The firefighter’s sooty face blanched, making Kaylina wonder if he was associated with the group. All he said was, “Yes, my lord. If there’s nothing else?”
“No. It’s Sergeant Tannerhook, right?”
The man blinked. “Yes, my lord. I didn’t realize…”
“I’ll tell your superior that you did good work today.”
“Thank you.” The firefighter bowed before rounding up his men and equipment.
“There was an explosion too,” Frayvar said. “That’s how it started and when the rack fell.”
“The Virts are good at explosions.” Vlerion gathered Frayvar in his arms again and hoisted him to Crenoch’s back. “Can you roll over and hang on?”
Frayvar hissed in pain at the jostling to his ribs but nodded. “Yes, my lord.”
His my lord was a lot more sincere than Kaylina’s. Maybe if Vlerion had pulled her out of danger, she would have an easier time with the words. Or… maybe not. For some reason, his insistence that she use them rankled. She did appreciate that he’d saved her life in the catacombs, and she would keep his secret for him.
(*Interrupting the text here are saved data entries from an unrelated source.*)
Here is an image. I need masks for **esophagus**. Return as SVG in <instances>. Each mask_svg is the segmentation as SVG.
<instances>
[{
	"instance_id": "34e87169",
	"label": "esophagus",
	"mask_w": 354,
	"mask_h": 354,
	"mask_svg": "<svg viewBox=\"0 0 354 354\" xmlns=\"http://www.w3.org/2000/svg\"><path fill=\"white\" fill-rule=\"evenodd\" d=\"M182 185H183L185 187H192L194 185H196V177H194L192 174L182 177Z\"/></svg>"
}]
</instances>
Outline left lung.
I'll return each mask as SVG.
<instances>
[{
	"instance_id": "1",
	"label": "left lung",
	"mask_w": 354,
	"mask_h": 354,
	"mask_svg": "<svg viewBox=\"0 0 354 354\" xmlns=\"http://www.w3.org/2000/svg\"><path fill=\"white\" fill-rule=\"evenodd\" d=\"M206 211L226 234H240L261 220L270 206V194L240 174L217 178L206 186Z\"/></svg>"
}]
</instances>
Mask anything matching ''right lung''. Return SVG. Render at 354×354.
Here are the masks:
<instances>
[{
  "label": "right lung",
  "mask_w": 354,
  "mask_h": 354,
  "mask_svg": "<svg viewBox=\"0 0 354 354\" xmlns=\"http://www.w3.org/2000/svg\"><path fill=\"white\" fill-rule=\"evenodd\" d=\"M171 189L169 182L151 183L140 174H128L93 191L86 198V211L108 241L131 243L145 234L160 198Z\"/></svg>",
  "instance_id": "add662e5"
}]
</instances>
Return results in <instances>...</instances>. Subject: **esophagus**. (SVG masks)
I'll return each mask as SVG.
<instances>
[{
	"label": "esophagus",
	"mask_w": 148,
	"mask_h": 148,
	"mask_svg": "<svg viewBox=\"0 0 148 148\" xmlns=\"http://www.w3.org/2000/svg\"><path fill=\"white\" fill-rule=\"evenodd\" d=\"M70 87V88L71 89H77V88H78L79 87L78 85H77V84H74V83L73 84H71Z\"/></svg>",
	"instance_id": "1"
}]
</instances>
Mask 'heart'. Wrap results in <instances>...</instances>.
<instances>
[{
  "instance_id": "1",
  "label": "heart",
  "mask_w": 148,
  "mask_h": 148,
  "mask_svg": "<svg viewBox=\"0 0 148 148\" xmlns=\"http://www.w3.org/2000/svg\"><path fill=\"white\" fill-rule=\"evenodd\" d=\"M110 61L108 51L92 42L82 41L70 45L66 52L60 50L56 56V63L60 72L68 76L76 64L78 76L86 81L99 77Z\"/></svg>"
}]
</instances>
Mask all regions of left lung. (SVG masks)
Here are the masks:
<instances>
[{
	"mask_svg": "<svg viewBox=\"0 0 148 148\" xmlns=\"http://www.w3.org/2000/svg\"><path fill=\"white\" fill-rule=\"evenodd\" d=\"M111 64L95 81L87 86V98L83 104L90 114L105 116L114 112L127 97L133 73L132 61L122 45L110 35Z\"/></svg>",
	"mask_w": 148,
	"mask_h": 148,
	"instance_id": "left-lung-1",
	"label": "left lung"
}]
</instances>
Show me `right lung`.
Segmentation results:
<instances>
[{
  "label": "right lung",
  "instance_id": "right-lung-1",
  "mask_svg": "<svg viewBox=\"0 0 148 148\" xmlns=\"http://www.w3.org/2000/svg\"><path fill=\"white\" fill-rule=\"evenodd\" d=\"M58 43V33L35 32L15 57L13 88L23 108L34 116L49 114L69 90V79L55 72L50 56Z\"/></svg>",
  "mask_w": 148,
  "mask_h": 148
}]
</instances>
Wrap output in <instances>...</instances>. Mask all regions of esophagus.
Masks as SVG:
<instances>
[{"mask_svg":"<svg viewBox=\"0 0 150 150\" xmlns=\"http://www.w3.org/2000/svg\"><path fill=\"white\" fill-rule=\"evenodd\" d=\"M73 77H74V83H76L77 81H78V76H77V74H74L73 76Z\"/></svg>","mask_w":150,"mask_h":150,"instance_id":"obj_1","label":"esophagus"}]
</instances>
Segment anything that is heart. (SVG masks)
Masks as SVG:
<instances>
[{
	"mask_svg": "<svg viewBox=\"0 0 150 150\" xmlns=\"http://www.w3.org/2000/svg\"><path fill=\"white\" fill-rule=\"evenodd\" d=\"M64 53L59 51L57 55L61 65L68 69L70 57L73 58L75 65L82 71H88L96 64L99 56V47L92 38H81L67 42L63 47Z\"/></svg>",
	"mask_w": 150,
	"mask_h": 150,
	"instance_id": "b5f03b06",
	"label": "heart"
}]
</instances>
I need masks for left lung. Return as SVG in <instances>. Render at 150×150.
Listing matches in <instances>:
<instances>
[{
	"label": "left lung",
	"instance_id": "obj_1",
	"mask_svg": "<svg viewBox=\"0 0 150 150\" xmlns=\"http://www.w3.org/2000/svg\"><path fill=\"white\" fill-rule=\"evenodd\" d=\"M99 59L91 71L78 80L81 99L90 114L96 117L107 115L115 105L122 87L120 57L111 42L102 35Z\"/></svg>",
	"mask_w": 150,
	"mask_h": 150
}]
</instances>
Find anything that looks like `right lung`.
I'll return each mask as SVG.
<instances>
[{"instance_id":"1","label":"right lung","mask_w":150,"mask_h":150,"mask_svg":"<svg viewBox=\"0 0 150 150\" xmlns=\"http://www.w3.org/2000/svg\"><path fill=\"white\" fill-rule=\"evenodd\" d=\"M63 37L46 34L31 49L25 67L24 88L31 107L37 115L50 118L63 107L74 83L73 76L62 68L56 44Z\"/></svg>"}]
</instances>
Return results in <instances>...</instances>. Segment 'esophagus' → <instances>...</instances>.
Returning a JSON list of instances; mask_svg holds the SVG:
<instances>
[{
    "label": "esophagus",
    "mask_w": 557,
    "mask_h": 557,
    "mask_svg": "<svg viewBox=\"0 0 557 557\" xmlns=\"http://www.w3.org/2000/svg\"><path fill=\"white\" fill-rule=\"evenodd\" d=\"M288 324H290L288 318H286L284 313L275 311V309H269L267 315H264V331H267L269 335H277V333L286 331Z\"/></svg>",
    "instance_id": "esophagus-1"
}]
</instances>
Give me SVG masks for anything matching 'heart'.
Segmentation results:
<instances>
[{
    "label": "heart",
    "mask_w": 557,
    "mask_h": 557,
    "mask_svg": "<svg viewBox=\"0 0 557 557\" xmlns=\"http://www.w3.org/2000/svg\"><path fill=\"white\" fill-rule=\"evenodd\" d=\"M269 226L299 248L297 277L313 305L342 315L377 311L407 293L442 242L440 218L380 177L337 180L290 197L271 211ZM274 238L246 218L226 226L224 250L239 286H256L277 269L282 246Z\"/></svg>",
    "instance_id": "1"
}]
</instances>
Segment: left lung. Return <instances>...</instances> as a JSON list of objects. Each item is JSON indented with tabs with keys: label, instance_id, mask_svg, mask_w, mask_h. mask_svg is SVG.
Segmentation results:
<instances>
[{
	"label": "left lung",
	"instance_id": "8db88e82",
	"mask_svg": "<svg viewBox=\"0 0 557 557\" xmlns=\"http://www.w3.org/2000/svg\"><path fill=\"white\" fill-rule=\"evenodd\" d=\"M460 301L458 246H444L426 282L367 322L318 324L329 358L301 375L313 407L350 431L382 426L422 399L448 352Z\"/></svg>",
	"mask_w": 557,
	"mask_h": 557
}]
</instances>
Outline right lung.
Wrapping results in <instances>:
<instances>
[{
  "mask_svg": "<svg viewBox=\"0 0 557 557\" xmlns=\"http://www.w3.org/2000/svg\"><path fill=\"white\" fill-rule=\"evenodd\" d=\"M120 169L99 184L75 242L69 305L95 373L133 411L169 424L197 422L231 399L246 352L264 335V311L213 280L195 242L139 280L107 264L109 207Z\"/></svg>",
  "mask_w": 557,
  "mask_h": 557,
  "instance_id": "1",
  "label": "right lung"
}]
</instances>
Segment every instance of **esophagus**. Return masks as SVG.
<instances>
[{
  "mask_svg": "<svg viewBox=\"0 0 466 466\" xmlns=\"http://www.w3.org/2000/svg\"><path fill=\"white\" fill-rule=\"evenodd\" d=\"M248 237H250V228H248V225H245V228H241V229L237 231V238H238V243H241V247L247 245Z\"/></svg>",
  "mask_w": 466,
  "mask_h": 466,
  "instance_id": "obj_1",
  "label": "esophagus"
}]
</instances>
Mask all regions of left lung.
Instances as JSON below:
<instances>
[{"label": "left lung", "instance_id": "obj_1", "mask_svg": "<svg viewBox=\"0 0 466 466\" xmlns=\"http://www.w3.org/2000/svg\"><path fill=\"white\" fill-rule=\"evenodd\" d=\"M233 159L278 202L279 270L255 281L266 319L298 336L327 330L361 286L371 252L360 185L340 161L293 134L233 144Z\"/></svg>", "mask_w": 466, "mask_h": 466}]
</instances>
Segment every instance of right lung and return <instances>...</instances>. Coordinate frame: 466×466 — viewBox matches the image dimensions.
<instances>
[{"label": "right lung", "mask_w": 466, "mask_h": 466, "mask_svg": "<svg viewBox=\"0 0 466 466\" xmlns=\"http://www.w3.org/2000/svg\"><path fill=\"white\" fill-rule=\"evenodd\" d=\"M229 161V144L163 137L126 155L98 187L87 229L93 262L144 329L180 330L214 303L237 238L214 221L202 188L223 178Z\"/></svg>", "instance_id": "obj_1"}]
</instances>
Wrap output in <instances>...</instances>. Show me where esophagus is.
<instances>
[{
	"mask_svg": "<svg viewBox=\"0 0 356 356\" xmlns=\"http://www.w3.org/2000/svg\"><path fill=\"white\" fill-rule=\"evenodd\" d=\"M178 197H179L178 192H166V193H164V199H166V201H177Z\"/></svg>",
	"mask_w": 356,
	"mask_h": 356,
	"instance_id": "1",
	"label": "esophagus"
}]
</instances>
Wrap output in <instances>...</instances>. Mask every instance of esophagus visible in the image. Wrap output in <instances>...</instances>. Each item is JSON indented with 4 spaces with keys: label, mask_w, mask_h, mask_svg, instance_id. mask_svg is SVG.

“Do you need a hand up?” Vlerion turned toward Kaylina after he’d settled Frayvar astride.
“I’ll stay here. Someone should let the people who show up for dinner know there’s been a slight delay with our opening.”
“You don’t think the charred wood, sooty walls, and smoke hanging in the air will tell them that?”
“I prefer the personal touch.”
“She wants to check on her books, my lord,” Frayvar said.
“That’s not it.” But his words sent a surge of alarm through Kaylina. “Why, what happened to my books? They’re upstairs, not in the kitchen. The fire didn’t go up there, did it?”
“I don’t think so.”
“Good. It’s the mead I was planning to check on.”
Vlerion pressed his lips together. “The arsonist may still be around. You shouldn’t stay here alone.”
He lifted a hand, as if he would grab her and hoist her up behind her brother, whether she wanted it or not.
Kaylina skittered back, and Crenoch stepped between them before Vlerion could decide if he seriously wanted to go after her. The furry blue snout turned left and right as Crenoch considered them both. His eyes seemed to say, Be good.
Vlerion speared his mount with a dark glare. At least he didn’t give Kaylina an irritated one. His admission that it bothered him that the taybarri was more into her than him floated through her mind, and sympathy welled up in her. He hadn’t asked for that curse. With that beast always lurking within, threatening to come out, he was forced to be a different man than he should have been, all because of a choice a long-dead ancestor had made.
Kaylina stepped around Crenoch and clasped Vlerion’s hands. “I want to look around. I’ll be okay. I’ll crack any arsonists I see in the head with a lead round. And,” she added, thinking it might please him, “I’ll come for training in the morning.” On impulse, she rose on her tiptoes and kissed him on the cheek.
As she drew back, his mother’s words came to mind: Do not flirt with him.
But a kiss on the cheek wasn’t flirting. It was showing gratitude. And Vlerion’s visage softened.
“I’ll send someone to help you look,” he said, swinging up behind Frayvar.
“A ranger?” Kaylina gazed toward the opposite side of the river. The man who’d shouted to let the castle burn down was gone, but other onlookers remained, drawn by the action.
Vlerion followed her gaze. “Someone who won’t attract notice. Jankarr, if he’s around. Wait until he arrives to go inside.” His tone made it clear that it was an order, but the squint that accompanied it suggested he wasn’t positive she would obey it.
“Of course.” She smiled.
His squint deepened, but Frayvar groaned and gripped his ribs. Vlerion nudged Crenoch into motion.
Only as they rode away did Kaylina realize she recognized one of the onlookers. The woman’s hood was up, but it didn’t quite cover her face. Jana.